News: European Commission crushes expectations on regulation of EDCs
Published 15 Jun 2016
Today the European Commission produced a proposal that will fail to protect EU citizens from exposure to endocrine disrupting chemicals (EDCs) linked to breast cancer.
The Commission’s proposed criteria for identifying EDCs are based on the World Health Organisation (WHO) definition of an EDC, without any reference to potency: “exogenous compounds or mixtures that alter function(s) of the endocrine system and consequently cause adverse effects in an intact organism, or its progeny, or (sub)populations”. This definition is used by the majority of scientists and we support its adoption as part of EDC criteria - so far, so good.
However, the Commission has adopted only part of the WHO definition by stating that substances must be shown to have an adverse effect on human health. This means that a chemical which is known to have an adverse effect on wildlife, but for which research has not yet been undertaken to show its impact on humans, will slip through regulations. The burden of proof should be on industry to show that the chemicals they use are safe.

» **Requirement 1**: In the news item on EDC regulation, whose definition of an EDC forms the basis of the Commission's proposed criteria?
» **Requirement 2**: Extend the news item on EDC regulation, continuing after its last sentence.
The data have no connection to the news item on EDC regulation.

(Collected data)

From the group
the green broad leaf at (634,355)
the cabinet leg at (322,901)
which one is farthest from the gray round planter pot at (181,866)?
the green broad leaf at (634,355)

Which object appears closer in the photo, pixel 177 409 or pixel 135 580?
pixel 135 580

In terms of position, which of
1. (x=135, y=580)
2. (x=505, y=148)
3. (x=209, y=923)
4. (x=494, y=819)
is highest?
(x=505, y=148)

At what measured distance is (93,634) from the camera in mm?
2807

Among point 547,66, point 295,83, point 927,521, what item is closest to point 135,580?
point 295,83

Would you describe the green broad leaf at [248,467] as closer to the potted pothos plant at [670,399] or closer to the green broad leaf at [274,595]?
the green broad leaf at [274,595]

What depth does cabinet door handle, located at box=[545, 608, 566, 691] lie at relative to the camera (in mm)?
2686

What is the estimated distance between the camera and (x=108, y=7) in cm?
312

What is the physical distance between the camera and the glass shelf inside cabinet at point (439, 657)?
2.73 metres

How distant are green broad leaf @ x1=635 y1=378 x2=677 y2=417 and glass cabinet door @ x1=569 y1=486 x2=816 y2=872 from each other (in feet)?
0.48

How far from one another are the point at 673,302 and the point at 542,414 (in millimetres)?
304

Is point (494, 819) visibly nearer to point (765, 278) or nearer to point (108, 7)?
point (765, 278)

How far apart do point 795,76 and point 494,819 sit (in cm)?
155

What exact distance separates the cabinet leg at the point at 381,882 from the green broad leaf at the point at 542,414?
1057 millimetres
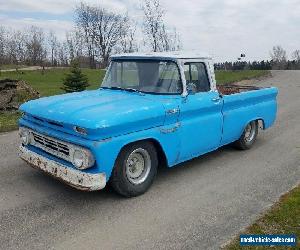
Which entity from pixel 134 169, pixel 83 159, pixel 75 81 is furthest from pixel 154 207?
pixel 75 81

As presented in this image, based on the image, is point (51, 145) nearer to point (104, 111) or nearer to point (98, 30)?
point (104, 111)

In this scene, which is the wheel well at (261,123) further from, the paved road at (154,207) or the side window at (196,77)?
the side window at (196,77)

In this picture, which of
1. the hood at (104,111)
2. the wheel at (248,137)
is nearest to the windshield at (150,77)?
the hood at (104,111)

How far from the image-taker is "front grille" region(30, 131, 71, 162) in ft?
15.6

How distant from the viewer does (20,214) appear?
4504 millimetres

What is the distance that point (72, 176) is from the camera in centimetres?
456

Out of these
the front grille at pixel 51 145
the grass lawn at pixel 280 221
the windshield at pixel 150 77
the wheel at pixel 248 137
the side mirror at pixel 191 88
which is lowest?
the grass lawn at pixel 280 221

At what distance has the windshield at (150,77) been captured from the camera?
18.4ft

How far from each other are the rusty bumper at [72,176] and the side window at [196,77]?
215cm

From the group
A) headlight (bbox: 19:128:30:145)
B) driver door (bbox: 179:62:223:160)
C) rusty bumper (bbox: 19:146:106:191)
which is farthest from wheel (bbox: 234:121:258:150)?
headlight (bbox: 19:128:30:145)

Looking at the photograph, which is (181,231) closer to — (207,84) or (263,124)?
(207,84)

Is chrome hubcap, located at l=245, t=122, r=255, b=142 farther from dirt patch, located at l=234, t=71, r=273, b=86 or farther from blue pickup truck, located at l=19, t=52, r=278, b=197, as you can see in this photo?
dirt patch, located at l=234, t=71, r=273, b=86

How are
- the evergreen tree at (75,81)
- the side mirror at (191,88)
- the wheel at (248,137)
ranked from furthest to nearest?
1. the evergreen tree at (75,81)
2. the wheel at (248,137)
3. the side mirror at (191,88)

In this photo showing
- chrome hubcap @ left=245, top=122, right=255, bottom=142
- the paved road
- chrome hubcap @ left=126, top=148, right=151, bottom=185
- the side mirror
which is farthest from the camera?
chrome hubcap @ left=245, top=122, right=255, bottom=142
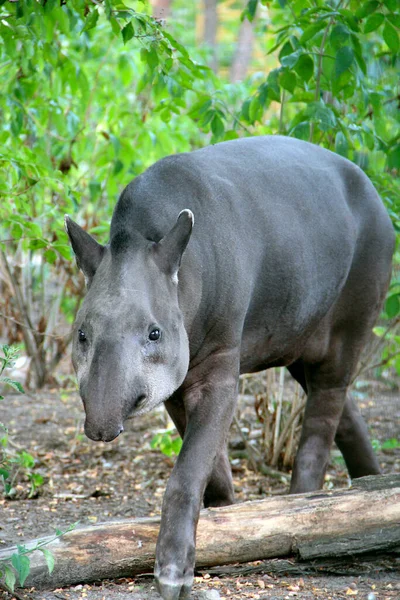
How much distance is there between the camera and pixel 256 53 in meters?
22.4

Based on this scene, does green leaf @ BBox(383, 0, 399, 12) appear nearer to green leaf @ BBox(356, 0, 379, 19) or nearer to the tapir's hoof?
green leaf @ BBox(356, 0, 379, 19)

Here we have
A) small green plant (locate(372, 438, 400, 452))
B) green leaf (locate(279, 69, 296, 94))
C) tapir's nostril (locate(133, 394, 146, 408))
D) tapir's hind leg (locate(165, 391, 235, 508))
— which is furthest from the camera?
small green plant (locate(372, 438, 400, 452))

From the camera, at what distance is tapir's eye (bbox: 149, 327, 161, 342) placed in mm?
3299

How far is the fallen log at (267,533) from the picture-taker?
3537 millimetres

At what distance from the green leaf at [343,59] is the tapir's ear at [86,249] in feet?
5.60

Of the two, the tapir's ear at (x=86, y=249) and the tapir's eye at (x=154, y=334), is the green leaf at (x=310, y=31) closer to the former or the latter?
the tapir's ear at (x=86, y=249)

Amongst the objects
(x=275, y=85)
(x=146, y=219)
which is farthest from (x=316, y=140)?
(x=146, y=219)

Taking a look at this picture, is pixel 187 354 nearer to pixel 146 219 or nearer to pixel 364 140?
pixel 146 219

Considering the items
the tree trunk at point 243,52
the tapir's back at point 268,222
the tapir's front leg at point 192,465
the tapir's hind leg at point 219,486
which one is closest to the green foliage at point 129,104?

» **Task response 1**: The World Health Organisation (WHO) definition.

» **Task response 2**:
The proposed criteria also neglect the additional WHO definition for “potential endocrine disruptors”. Using only the definition for confirmed EDCs does not reflect the state of the science and would exclude all substances that need to be further investigated to determine whether they are EDCs or not.
The world’s leading scientific report on the State of the Science of EDCs 2012, published by the World Health Organisation and United Nations Environment Programme, highlights the global threat to human health and ecosystems from exposure to endocrine disrupting chemicals. Therefore, we need to be able to distinguish between scientifically verified and potential endocrine disrupting chemicals and monitor these until more evidence can establish their true status.
European regulations on pesticides and biocides require the European Commission to establish scientific EDC criteria, which will also likely be applied to cosmetics and industrial chemicals regulations. EDCs are thought to be linked to numerous health problems, including an increased risk of breast cancer, and we are exposed to many known or suspected EDCs every day. Defining criteria for identifying them is the first step to ensuring EDCs are properly regulated and removed from products.
Despite the hard work and dedication of campaigners across the EU, today’s decision represents a missed opportunity to establish the best regulatory system for reducing our exposures to hormone disrupting chemicals, and helping prevent breast cancer and other hormone-related illnesses.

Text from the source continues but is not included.